Pispis noted during an interview that people cannot discount the role of the tribes in the lowland Kalinga in stopping the Batong Buhay Mines in the 1980s. Their rice fields were the first to be affected by the silt and chemicals that flowed through Pasil River down to the Chico River. The protest in the lowland was stronger than that in the upland before and that can happen again. She posed a challenge to all i-Kalinga to stand with them in saving the rice granary.

Militarization

Kalinga province has remained militarized since the Chico dam struggle. At present, the 503rd Infantry Brigade with its 50th Infantry Battalion of the Philippine Army is wreaking havoc in Kalinga communities.
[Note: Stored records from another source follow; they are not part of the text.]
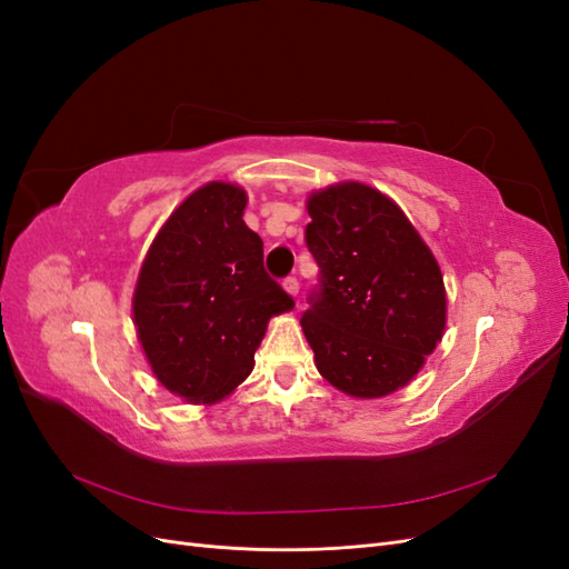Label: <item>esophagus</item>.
I'll return each instance as SVG.
<instances>
[{
    "label": "esophagus",
    "instance_id": "esophagus-1",
    "mask_svg": "<svg viewBox=\"0 0 569 569\" xmlns=\"http://www.w3.org/2000/svg\"><path fill=\"white\" fill-rule=\"evenodd\" d=\"M282 287H284V291H287L289 297L297 299V295H299V282H297V278H287V280L282 282Z\"/></svg>",
    "mask_w": 569,
    "mask_h": 569
}]
</instances>
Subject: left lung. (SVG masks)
I'll return each instance as SVG.
<instances>
[{
  "label": "left lung",
  "instance_id": "8db88e82",
  "mask_svg": "<svg viewBox=\"0 0 569 569\" xmlns=\"http://www.w3.org/2000/svg\"><path fill=\"white\" fill-rule=\"evenodd\" d=\"M320 291L301 318L318 372L353 399L408 387L446 330L437 258L401 206L358 180L308 194Z\"/></svg>",
  "mask_w": 569,
  "mask_h": 569
}]
</instances>
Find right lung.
I'll list each match as a JSON object with an SVG mask.
<instances>
[{"label":"right lung","mask_w":569,"mask_h":569,"mask_svg":"<svg viewBox=\"0 0 569 569\" xmlns=\"http://www.w3.org/2000/svg\"><path fill=\"white\" fill-rule=\"evenodd\" d=\"M247 189L211 180L166 218L132 291V322L159 385L213 406L253 370L270 318L295 301L263 270V242L242 220Z\"/></svg>","instance_id":"right-lung-1"}]
</instances>
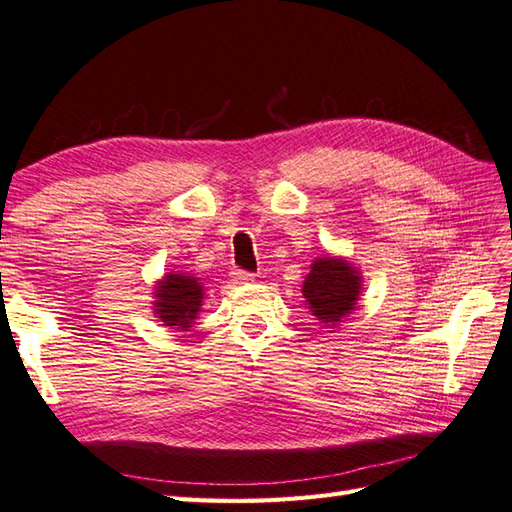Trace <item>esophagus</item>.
I'll list each match as a JSON object with an SVG mask.
<instances>
[{"mask_svg": "<svg viewBox=\"0 0 512 512\" xmlns=\"http://www.w3.org/2000/svg\"><path fill=\"white\" fill-rule=\"evenodd\" d=\"M232 282L234 285H249V282H254V274H247V271H232Z\"/></svg>", "mask_w": 512, "mask_h": 512, "instance_id": "esophagus-1", "label": "esophagus"}]
</instances>
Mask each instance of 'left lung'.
Wrapping results in <instances>:
<instances>
[{"mask_svg":"<svg viewBox=\"0 0 512 512\" xmlns=\"http://www.w3.org/2000/svg\"><path fill=\"white\" fill-rule=\"evenodd\" d=\"M361 271L342 256H320L313 260L311 271L302 282L306 309L315 315L317 324L337 328L357 309L361 298Z\"/></svg>","mask_w":512,"mask_h":512,"instance_id":"left-lung-1","label":"left lung"}]
</instances>
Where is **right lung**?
Segmentation results:
<instances>
[{"label":"right lung","instance_id":"obj_1","mask_svg":"<svg viewBox=\"0 0 512 512\" xmlns=\"http://www.w3.org/2000/svg\"><path fill=\"white\" fill-rule=\"evenodd\" d=\"M203 285L199 278L184 271H168L157 280L153 291V313L164 326L175 331H188L195 324L203 304Z\"/></svg>","mask_w":512,"mask_h":512}]
</instances>
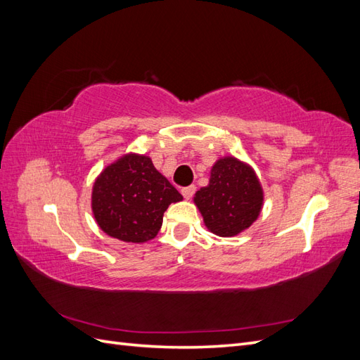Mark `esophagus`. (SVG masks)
<instances>
[{"label": "esophagus", "mask_w": 360, "mask_h": 360, "mask_svg": "<svg viewBox=\"0 0 360 360\" xmlns=\"http://www.w3.org/2000/svg\"><path fill=\"white\" fill-rule=\"evenodd\" d=\"M193 193H195V186H186V188L181 189V195L186 200H191Z\"/></svg>", "instance_id": "obj_1"}]
</instances>
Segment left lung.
I'll use <instances>...</instances> for the list:
<instances>
[{
  "instance_id": "8db88e82",
  "label": "left lung",
  "mask_w": 360,
  "mask_h": 360,
  "mask_svg": "<svg viewBox=\"0 0 360 360\" xmlns=\"http://www.w3.org/2000/svg\"><path fill=\"white\" fill-rule=\"evenodd\" d=\"M193 202L207 230L219 237H234L258 219L264 191L249 163L224 156L214 162L209 184L197 191Z\"/></svg>"
}]
</instances>
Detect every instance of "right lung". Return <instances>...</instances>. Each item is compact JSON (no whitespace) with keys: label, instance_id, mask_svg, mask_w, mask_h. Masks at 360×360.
I'll list each match as a JSON object with an SVG mask.
<instances>
[{"label":"right lung","instance_id":"add662e5","mask_svg":"<svg viewBox=\"0 0 360 360\" xmlns=\"http://www.w3.org/2000/svg\"><path fill=\"white\" fill-rule=\"evenodd\" d=\"M181 200L147 155L126 153L96 177L91 210L105 234L127 243H144L158 236L168 205Z\"/></svg>","mask_w":360,"mask_h":360}]
</instances>
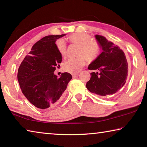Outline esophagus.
<instances>
[{"label":"esophagus","mask_w":147,"mask_h":147,"mask_svg":"<svg viewBox=\"0 0 147 147\" xmlns=\"http://www.w3.org/2000/svg\"><path fill=\"white\" fill-rule=\"evenodd\" d=\"M72 76H73V78H76L78 76V73H74V74H72Z\"/></svg>","instance_id":"34e87169"}]
</instances>
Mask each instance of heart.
Here are the masks:
<instances>
[{
    "label": "heart",
    "mask_w": 147,
    "mask_h": 147,
    "mask_svg": "<svg viewBox=\"0 0 147 147\" xmlns=\"http://www.w3.org/2000/svg\"><path fill=\"white\" fill-rule=\"evenodd\" d=\"M71 43L78 45L75 58L70 59L64 64V70L69 73H76L88 62H93L98 58L100 53V45L95 39H91L89 34L85 32H76L67 37ZM56 46L59 53L63 57L66 56L67 46L62 39L56 41Z\"/></svg>",
    "instance_id": "obj_1"
}]
</instances>
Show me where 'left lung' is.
Masks as SVG:
<instances>
[{"label":"left lung","mask_w":147,"mask_h":147,"mask_svg":"<svg viewBox=\"0 0 147 147\" xmlns=\"http://www.w3.org/2000/svg\"><path fill=\"white\" fill-rule=\"evenodd\" d=\"M95 38L102 52L88 67L94 72L91 73L86 88L91 93L107 97L117 93L125 84L128 65L120 47L102 36L96 35Z\"/></svg>","instance_id":"obj_1"}]
</instances>
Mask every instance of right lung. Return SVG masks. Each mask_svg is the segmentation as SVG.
I'll list each match as a JSON object with an SVG mask.
<instances>
[{
    "label": "right lung",
    "instance_id": "add662e5",
    "mask_svg": "<svg viewBox=\"0 0 147 147\" xmlns=\"http://www.w3.org/2000/svg\"><path fill=\"white\" fill-rule=\"evenodd\" d=\"M64 36H47L36 42L19 67L17 79L21 91L38 108L46 109L58 104L72 79L68 73H62L59 78L54 74L62 61L55 42Z\"/></svg>",
    "mask_w": 147,
    "mask_h": 147
}]
</instances>
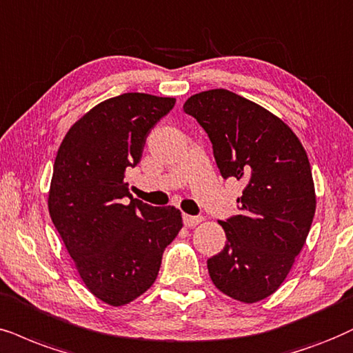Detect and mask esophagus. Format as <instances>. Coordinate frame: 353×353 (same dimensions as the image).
Listing matches in <instances>:
<instances>
[{
	"instance_id": "1",
	"label": "esophagus",
	"mask_w": 353,
	"mask_h": 353,
	"mask_svg": "<svg viewBox=\"0 0 353 353\" xmlns=\"http://www.w3.org/2000/svg\"><path fill=\"white\" fill-rule=\"evenodd\" d=\"M182 220H184V225L187 226V228H190V226L199 225V223L202 221V218H200V216H192V215H184V216H182Z\"/></svg>"
}]
</instances>
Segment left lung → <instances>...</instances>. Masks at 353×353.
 <instances>
[{
  "instance_id": "left-lung-1",
  "label": "left lung",
  "mask_w": 353,
  "mask_h": 353,
  "mask_svg": "<svg viewBox=\"0 0 353 353\" xmlns=\"http://www.w3.org/2000/svg\"><path fill=\"white\" fill-rule=\"evenodd\" d=\"M207 132L223 179L244 184L238 215L221 220L226 244L207 261L212 282L243 303L270 296L305 246L316 212L307 154L287 123L228 89L184 104Z\"/></svg>"
}]
</instances>
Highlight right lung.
<instances>
[{
  "label": "right lung",
  "mask_w": 353,
  "mask_h": 353,
  "mask_svg": "<svg viewBox=\"0 0 353 353\" xmlns=\"http://www.w3.org/2000/svg\"><path fill=\"white\" fill-rule=\"evenodd\" d=\"M174 104V97L125 92L89 110L58 148L48 212L84 285L110 306L154 283L164 249L182 228L179 210L133 199L125 182Z\"/></svg>",
  "instance_id": "obj_1"
}]
</instances>
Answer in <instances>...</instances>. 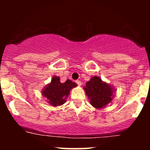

The soldiers occupied civilian homes, church and school in Western Uma, Lubuagan, Kalinga. Reports from a recent solidarity mission showed that fear has engulfed the community due to unabated threats, harassment, and intimidation committed against the people. Women and children are harassed psychologically and verbally.

In Tanglag, the community was able to push the elements of the 50th IBPA out of their village after a month of military occupation.

In the villages of Pinukpuk and Balbalan, military abuses ranging from intimidation to illegal arrests continue.

All over the province, the recruitment for Civilian Auxiliary Force Geographical Unit (CAFGU) is massive with the promise of higher pay.

Lessons from the Chico Dam struggle shows that fascism is the tool of government and corporations to quell peoples resistance when deception did not work. During the Marcos dictatorship, they co-opted and corrupted some of the locals to divide them and weaken their will. Today, their tactic did not change.

Corporations and the government pose as saviours, capitalizing on the effects of government neglect and poverty. When people still resist the projects, they persecute them politically by tagging them as members or supporters of communist revolutionaries. Military presence in the villages affected by geothermal, hydro power, dams and mines heightened since the last quarter of 2015 to this day.

History however reminds i-Kalinga of the shining courage and bravery of our forebears. They were never cowed by state deception and fascism. The list of heroes and martyrs in the struggle for ancestral land rights and self-determination is endless. With the continuing and escalating threats against our land of birth, there nothing is more honorable than to live out the courage and commitment of our forebears.

And so the challenge to Kalinga tribes remains, to defend their territories from destructive projects amid continuing militarization, government neglect and deceptive measures to destroy their unity.